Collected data
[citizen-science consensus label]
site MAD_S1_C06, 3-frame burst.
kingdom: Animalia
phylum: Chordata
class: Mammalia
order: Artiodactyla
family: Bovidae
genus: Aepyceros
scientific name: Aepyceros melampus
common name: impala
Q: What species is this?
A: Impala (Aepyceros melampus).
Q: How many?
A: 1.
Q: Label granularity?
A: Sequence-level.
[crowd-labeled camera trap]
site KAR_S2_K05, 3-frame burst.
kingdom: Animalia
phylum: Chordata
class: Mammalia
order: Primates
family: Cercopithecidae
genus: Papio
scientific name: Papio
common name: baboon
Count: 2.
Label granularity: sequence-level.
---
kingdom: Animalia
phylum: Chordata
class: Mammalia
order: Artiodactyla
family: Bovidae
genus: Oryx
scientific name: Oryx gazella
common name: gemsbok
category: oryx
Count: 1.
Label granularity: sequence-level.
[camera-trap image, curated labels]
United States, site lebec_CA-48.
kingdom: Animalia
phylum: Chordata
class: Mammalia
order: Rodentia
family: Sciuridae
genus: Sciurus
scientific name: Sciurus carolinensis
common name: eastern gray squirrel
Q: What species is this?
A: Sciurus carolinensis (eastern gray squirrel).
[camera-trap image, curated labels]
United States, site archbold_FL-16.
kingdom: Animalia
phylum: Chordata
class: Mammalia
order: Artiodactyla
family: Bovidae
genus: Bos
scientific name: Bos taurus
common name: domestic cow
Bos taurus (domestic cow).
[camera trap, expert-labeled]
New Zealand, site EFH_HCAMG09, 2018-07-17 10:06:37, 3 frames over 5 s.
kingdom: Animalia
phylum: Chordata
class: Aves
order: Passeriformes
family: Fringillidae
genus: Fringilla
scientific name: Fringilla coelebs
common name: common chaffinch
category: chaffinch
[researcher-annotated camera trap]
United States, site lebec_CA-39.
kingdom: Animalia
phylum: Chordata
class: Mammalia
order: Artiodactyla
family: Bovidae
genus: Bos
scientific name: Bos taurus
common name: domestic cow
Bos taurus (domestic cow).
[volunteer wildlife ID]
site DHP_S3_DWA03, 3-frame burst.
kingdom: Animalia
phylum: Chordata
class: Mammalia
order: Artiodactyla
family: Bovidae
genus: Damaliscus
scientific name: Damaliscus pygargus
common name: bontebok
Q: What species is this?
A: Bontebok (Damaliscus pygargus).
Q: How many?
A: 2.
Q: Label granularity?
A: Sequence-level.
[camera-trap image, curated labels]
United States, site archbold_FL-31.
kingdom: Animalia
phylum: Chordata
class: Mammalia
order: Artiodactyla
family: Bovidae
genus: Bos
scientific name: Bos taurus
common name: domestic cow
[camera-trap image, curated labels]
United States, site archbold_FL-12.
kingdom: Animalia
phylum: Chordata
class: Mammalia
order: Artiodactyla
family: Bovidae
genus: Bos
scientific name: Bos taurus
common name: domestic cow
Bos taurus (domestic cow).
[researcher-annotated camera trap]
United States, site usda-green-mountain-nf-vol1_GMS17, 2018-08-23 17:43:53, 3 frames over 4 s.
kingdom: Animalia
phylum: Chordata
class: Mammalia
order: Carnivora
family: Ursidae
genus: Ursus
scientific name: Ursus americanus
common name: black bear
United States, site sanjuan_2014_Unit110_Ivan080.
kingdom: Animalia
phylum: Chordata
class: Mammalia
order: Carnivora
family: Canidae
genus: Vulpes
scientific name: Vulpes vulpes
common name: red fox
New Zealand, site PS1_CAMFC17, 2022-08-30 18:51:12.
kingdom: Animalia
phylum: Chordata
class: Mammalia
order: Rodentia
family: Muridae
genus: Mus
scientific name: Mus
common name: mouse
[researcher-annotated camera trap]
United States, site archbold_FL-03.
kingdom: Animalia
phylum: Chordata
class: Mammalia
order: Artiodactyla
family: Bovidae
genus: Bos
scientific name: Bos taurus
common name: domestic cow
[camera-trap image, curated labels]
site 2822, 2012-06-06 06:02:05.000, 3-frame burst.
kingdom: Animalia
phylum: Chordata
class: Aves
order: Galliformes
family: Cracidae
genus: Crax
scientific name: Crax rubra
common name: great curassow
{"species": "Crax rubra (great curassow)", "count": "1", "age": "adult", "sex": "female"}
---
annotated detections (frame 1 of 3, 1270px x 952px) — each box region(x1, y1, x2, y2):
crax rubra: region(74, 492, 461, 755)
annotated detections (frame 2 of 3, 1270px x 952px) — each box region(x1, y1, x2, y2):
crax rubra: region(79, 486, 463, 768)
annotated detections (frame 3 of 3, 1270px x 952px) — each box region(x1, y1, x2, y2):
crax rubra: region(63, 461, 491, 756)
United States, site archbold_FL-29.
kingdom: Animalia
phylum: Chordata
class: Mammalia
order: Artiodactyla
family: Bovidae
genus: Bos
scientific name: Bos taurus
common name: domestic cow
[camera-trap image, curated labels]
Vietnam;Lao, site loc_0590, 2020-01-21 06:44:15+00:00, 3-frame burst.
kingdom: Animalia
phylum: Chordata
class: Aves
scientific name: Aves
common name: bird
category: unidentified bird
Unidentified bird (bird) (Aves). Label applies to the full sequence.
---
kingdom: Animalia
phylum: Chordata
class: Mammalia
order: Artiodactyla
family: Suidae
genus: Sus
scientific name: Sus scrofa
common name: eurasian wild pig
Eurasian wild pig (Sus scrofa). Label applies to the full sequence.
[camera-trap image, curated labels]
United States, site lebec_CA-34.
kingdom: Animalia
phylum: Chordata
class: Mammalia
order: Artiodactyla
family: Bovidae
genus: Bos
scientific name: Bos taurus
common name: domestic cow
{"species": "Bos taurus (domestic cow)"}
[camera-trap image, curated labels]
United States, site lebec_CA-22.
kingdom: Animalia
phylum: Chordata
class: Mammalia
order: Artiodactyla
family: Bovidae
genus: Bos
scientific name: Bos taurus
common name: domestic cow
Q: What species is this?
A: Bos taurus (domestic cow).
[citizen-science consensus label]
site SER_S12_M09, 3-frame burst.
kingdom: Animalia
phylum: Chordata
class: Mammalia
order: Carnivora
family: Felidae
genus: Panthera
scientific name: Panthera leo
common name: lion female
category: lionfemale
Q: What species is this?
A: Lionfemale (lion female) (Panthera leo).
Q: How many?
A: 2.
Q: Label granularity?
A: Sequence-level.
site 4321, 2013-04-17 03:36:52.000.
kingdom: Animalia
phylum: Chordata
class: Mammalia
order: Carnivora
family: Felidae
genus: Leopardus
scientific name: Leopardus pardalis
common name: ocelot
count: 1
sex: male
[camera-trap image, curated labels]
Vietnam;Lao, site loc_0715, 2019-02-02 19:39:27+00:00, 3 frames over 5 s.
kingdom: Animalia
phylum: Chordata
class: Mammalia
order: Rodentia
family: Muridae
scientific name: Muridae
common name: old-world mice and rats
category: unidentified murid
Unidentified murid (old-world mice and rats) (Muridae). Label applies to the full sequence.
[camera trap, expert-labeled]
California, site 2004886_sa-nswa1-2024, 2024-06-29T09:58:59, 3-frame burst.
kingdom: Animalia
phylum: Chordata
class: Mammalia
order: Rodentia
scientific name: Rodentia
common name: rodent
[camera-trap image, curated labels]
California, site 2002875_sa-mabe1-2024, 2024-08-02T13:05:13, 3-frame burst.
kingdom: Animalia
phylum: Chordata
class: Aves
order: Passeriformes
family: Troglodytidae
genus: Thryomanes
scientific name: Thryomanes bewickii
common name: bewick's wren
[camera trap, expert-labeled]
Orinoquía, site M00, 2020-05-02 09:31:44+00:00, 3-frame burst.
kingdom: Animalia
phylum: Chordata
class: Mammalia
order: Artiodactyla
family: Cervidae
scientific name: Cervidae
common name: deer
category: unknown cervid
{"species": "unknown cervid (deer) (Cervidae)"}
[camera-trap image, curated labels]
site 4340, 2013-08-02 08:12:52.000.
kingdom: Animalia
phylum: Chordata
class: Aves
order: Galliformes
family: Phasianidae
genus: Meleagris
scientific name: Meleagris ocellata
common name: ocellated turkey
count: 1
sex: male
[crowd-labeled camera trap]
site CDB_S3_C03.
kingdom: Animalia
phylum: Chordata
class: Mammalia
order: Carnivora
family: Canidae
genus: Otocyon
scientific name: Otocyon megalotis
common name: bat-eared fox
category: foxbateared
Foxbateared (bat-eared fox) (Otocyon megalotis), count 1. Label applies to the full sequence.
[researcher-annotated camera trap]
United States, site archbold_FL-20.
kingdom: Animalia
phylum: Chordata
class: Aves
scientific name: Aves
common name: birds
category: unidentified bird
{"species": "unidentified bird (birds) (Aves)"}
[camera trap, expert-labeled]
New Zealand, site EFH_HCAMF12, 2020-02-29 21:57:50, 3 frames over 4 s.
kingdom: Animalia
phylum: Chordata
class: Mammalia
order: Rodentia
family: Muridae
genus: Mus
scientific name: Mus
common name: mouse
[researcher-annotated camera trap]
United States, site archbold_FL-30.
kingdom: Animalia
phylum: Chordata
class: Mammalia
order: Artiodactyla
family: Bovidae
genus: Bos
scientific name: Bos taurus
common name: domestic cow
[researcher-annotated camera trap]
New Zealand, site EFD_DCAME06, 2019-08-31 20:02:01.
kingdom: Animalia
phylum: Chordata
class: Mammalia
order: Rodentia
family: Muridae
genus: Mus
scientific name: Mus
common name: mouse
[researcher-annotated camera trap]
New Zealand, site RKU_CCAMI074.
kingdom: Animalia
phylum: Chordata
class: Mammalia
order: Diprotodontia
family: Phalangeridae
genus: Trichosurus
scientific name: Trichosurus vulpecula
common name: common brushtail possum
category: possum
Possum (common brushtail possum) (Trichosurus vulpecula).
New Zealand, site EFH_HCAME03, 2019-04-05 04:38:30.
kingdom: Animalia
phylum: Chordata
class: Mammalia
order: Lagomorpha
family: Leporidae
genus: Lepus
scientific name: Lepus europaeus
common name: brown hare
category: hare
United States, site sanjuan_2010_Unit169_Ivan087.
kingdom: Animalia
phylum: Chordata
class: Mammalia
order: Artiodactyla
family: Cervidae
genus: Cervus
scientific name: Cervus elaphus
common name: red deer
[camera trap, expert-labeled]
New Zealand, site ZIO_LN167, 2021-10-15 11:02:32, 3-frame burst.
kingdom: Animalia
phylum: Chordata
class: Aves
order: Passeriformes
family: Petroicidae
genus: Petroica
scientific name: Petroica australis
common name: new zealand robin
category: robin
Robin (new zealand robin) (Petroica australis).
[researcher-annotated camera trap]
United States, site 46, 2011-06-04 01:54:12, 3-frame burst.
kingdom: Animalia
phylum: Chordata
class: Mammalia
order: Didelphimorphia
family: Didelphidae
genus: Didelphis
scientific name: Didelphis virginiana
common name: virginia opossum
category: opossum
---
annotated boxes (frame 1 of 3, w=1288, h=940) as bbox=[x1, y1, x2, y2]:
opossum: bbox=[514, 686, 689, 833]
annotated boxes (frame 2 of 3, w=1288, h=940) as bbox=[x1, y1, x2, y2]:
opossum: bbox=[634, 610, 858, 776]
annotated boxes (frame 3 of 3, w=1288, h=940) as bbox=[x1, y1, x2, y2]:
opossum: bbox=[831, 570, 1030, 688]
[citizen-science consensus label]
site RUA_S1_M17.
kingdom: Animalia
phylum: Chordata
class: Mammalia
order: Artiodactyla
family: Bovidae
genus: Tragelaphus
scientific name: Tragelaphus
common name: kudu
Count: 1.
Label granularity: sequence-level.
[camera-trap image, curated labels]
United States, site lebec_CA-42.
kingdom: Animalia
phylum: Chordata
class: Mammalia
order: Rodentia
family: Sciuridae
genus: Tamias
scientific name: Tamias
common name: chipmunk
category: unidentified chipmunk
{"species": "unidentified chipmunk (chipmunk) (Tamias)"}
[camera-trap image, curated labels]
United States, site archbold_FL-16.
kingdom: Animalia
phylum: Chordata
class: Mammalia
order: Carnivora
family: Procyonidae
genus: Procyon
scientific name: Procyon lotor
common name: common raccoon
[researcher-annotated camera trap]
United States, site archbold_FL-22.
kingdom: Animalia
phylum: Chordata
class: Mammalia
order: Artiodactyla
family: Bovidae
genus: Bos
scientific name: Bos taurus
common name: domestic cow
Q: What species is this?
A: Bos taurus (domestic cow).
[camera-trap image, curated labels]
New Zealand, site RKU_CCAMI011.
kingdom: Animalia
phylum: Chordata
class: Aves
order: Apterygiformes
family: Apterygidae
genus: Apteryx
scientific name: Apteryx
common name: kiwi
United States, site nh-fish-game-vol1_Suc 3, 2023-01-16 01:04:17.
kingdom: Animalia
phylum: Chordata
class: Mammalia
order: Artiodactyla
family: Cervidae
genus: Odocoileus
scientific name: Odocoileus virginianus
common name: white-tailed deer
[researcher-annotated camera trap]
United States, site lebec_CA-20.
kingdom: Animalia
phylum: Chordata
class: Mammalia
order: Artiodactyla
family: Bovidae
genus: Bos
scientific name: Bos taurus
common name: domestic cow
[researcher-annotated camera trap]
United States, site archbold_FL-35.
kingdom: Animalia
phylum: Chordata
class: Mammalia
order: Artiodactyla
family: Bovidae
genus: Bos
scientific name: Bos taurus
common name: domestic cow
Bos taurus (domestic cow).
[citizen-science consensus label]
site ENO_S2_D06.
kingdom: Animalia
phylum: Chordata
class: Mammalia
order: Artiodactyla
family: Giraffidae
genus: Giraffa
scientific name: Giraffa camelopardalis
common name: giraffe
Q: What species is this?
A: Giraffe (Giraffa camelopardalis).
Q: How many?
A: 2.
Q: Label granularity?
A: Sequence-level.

PROMPT >>
From the records, copy out each line that includes the string "frames".

WRITTEN ANSWER >>
New Zealand, site EFH_HCAMG09, 2018-07-17 10:06:37, 3 frames over 5 s.
United States, site usda-green-mountain-nf-vol1_GMS17, 2018-08-23 17:43:53, 3 frames over 4 s.
Vietnam;Lao, site loc_0715, 2019-02-02 19:39:27+00:00, 3 frames over 5 s.
New Zealand, site EFH_HCAMF12, 2020-02-29 21:57:50, 3 frames over 4 s.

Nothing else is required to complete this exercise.